Renjun bernafas lega karena Jinki menerima uluran tangan Donghae, ah tidak dia bukan lagi Jinki melainkan Jeno. Mulai saat ini Renjun berjanji akan melindungi Jeno ia akan mencari tahu apa yang terjadi dan kemana putra mahkota bodoh itu?
3 hari setelah kejadian tersebut Renjun menemukan kenyataan menyakitkan bahwa pembantaian tersebut sangat tak beralasan, bahkan perintah tersebut diturunkan oleh Putra Mahkota sendiri Kim Kibum.
Renjun mencoba mencari tahu apa yang sebenarnya terjadi namun tak menemukan apapun, ia hanya mendengar desas desus bahwa tangan kanan putra mahkota menusuk putra mahkota 3 hari sebelum pernikahannya dan itu adalah hari ini, dan banyak desas desus lainnya yang mengatakan bahwa Putra Mahkota dan Tangan Kanannya memiliki hubungan terlarang sehingga Lee Jinki dan seisi desanya dibantai oleh kerajaan atas nama Kim Kibum.
Namun bagi Renjun segalanya masih terasa janggal, dan kurang tepat. Ia harus menemui Kibum bukan? Hanya dia yang tahu apa yang sebenarnya terjadi.
Pernikahan nan megah itu seharusnya diadakan hari ini, namun bukan kabar bahagia yang rakyat dengar melainkan kabar duka.
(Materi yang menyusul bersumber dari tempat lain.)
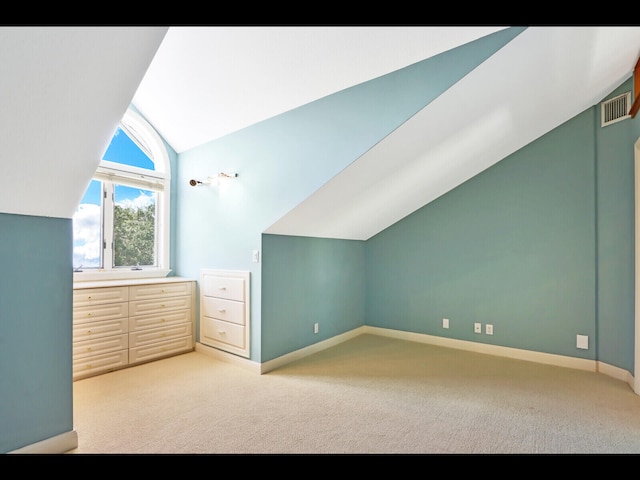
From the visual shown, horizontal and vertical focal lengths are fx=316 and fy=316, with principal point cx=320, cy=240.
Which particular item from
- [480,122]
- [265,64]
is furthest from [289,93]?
[480,122]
Sang putra mahkota memutuskan untuk mengakhiri hidupnya sendiri. Bahkan Renjun melihat dengan mata kepalanya sendiri Kim Kibum meregang nyawa dihadapannya.
Anak kecil yang dulu ia kenal sangat manis dengan senyum riang dan selalu mengekori Jinki kemanapun Lee Jinki pergi kini sudah dewasa dia terlihat tampan seperti Jinki adiknya, namun saat ini pria itu sangat terlihat pucat tanpa senyum dengan lingkar kehitaman dikedua matanya, kedua bola matanya merah seperti telah menangis berhari-hari tanpa henti.
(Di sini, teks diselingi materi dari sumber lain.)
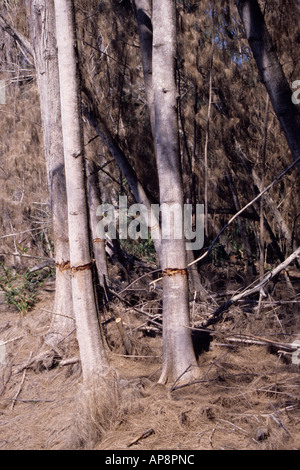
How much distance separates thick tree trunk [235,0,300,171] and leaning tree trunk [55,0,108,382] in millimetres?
1836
Apa dia pantas menangis setelah membuat Jinki seseorang yang sudah dianggap adik yang sangat disayanginya tewas mengenaskan? Bahkan kini terpaksa menjadi penghisap darah sepertinya?
Renjun melihat dengan matanya sendiri sang putra mahkota meminum racun dari cangkir cawan mewahnya, ia ingat malam sebelum hari pernikahan, disaat sang putra mahkota mengakhiri hidupnya ketika mereka bertemu dengan Renjun yang muncul kembali setelah menghilang belasan tahun tanpa ditemukan jasadnya, bahkan pria itu muncul tanpa perubahan sama sekali ditubuhnya.
"Ibuku akan membunuhnya dihadapanku, aku memberinya waktu untuk lari dengan perintah itu.. tapi mengapa dia tetap pergi meninggalkanku?" begitu ucapnya yang didengar oleh Renjun, terdengar putus asa dan penuh penyesalan.
Dia akui menurunkan perintah tersebut, namun itu semua karena terpaksa dan semua karena ibundanya iapun tak tega membuat Lee Jinki tewas bersama penduduknya.
"Kau pikir sekali kematian akan cukup untuk menebus dosamu pada mereka yang tewas Kim Kibum? Kau tahu Lee Jinki bahkan rela mengorbankan apapun untukmu."
Kibum menghela nafasnya ia bahkan tak tahu lagi bagaimana caranya bernafas dengan benar setelah mendengar pasukannya kembali dan mengatakan Jinki dan seluruh penduduk desanya tewas, kedua mata bulat dengan netra coklatnya bahkan hampir mengering karena menangis setiap hari, pria yang dicintainya tewas ditangannya sendiri apa adalagi hal yang lebih menyakitkan daripada hal itu?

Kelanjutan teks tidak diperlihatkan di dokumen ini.